Your instructions: Update the items below by changing every "blue jeans" to "denim trousers" and leaving everything else as it is.

Dataset rows:
** BEGIN **

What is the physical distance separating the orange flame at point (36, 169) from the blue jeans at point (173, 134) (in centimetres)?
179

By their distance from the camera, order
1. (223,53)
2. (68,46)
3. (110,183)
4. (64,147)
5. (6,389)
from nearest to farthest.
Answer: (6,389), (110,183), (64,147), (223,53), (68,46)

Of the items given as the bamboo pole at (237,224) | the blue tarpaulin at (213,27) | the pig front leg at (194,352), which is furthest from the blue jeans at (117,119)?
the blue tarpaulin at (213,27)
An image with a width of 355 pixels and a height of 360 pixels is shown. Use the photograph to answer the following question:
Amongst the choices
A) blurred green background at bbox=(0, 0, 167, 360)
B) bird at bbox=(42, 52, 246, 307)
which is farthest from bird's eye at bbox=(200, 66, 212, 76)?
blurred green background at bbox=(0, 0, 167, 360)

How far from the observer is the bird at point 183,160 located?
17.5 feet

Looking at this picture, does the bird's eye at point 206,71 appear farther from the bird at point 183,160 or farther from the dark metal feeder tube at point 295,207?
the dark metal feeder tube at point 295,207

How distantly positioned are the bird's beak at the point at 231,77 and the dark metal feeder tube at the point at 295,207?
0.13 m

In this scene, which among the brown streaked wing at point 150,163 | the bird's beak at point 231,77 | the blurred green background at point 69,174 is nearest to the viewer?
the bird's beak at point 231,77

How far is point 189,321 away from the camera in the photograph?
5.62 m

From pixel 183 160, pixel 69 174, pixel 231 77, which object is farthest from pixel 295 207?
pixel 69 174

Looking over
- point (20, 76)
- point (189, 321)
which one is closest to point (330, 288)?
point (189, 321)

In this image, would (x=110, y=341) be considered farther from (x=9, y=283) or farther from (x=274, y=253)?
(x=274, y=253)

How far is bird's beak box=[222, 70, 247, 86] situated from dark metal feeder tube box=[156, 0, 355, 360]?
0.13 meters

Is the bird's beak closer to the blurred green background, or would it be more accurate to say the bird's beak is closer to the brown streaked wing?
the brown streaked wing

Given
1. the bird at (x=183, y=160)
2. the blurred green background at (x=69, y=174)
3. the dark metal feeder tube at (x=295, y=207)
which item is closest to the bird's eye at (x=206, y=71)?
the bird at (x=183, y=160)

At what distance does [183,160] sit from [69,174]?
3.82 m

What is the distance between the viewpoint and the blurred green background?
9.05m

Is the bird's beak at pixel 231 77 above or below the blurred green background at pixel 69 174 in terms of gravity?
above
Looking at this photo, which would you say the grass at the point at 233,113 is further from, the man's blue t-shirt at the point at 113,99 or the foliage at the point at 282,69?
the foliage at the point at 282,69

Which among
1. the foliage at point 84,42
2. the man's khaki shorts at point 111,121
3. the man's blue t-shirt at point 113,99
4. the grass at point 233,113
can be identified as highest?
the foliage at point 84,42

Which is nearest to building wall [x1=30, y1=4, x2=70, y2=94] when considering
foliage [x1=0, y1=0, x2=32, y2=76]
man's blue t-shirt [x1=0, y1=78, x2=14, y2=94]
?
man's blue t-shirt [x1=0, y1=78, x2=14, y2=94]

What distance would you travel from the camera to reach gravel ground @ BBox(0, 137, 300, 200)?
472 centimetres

** END **

The answer:
What is the physical distance separating the orange flame at point (36, 169) from the denim trousers at point (173, 134) (in centimetres)?
179

By their distance from the camera, order
1. (223,53)
2. (68,46)
3. (110,183)
4. (64,147)
5. (6,389)
from nearest to farthest.
Answer: (6,389), (110,183), (64,147), (223,53), (68,46)

Of the items given as the bamboo pole at (237,224) | the blue tarpaulin at (213,27) | the pig front leg at (194,352), which is furthest from the denim trousers at (117,119)?
the blue tarpaulin at (213,27)
An image with a width of 355 pixels and a height of 360 pixels is shown. Use the photograph to answer the following question:
Amongst the choices
A) blurred green background at bbox=(0, 0, 167, 360)
B) bird at bbox=(42, 52, 246, 307)
which is farthest from bird's eye at bbox=(200, 66, 212, 76)?
blurred green background at bbox=(0, 0, 167, 360)

How far from the observer is the bird at point 183,160 located?
17.5 feet

Looking at this picture, does the bird's eye at point 206,71 appear farther from the bird at point 183,160 or farther from the dark metal feeder tube at point 295,207?
the dark metal feeder tube at point 295,207

How distantly positioned are the bird's beak at the point at 231,77 and the dark metal feeder tube at the point at 295,207?
0.13 m

In this scene, which among the brown streaked wing at point 150,163 | the bird's beak at point 231,77 | the blurred green background at point 69,174 is nearest to the viewer?
the bird's beak at point 231,77

How far is point 189,321 away from the camera in the photograph?
5.62 m

From pixel 183 160, pixel 69 174, pixel 231 77, which object is farthest from pixel 295 207?
pixel 69 174

Looking over
- point (20, 76)
- point (189, 321)
which one is closest to point (330, 288)?
point (189, 321)

In this image, would (x=110, y=341) be considered farther from (x=9, y=283) or farther from (x=274, y=253)?
(x=274, y=253)

How far is bird's beak box=[222, 70, 247, 86] situated from dark metal feeder tube box=[156, 0, 355, 360]?
0.13 meters

Is the bird's beak closer to the blurred green background, or would it be more accurate to say the bird's beak is closer to the brown streaked wing?
the brown streaked wing

Given
1. the bird at (x=183, y=160)
2. the blurred green background at (x=69, y=174)
3. the dark metal feeder tube at (x=295, y=207)
which item is closest to the bird's eye at (x=206, y=71)?
the bird at (x=183, y=160)

At what distance does [183,160] sit from [69,174]?
3.82 m

What is the distance between the viewpoint and the blurred green background?
9.05m

Is the bird's beak at pixel 231 77 above or below the blurred green background at pixel 69 174 in terms of gravity?
above
Looking at this photo, which would you say the grass at the point at 233,113 is further from, the man's blue t-shirt at the point at 113,99 or the foliage at the point at 282,69?
the foliage at the point at 282,69

Which among
1. the foliage at point 84,42
2. the man's khaki shorts at point 111,121
3. the man's blue t-shirt at point 113,99
4. the grass at point 233,113
can be identified as highest?
the foliage at point 84,42

Which is nearest to building wall [x1=30, y1=4, x2=70, y2=94] when considering
foliage [x1=0, y1=0, x2=32, y2=76]
man's blue t-shirt [x1=0, y1=78, x2=14, y2=94]
?
man's blue t-shirt [x1=0, y1=78, x2=14, y2=94]

What distance would you travel from the camera to reach gravel ground @ BBox(0, 137, 300, 200)?
472 centimetres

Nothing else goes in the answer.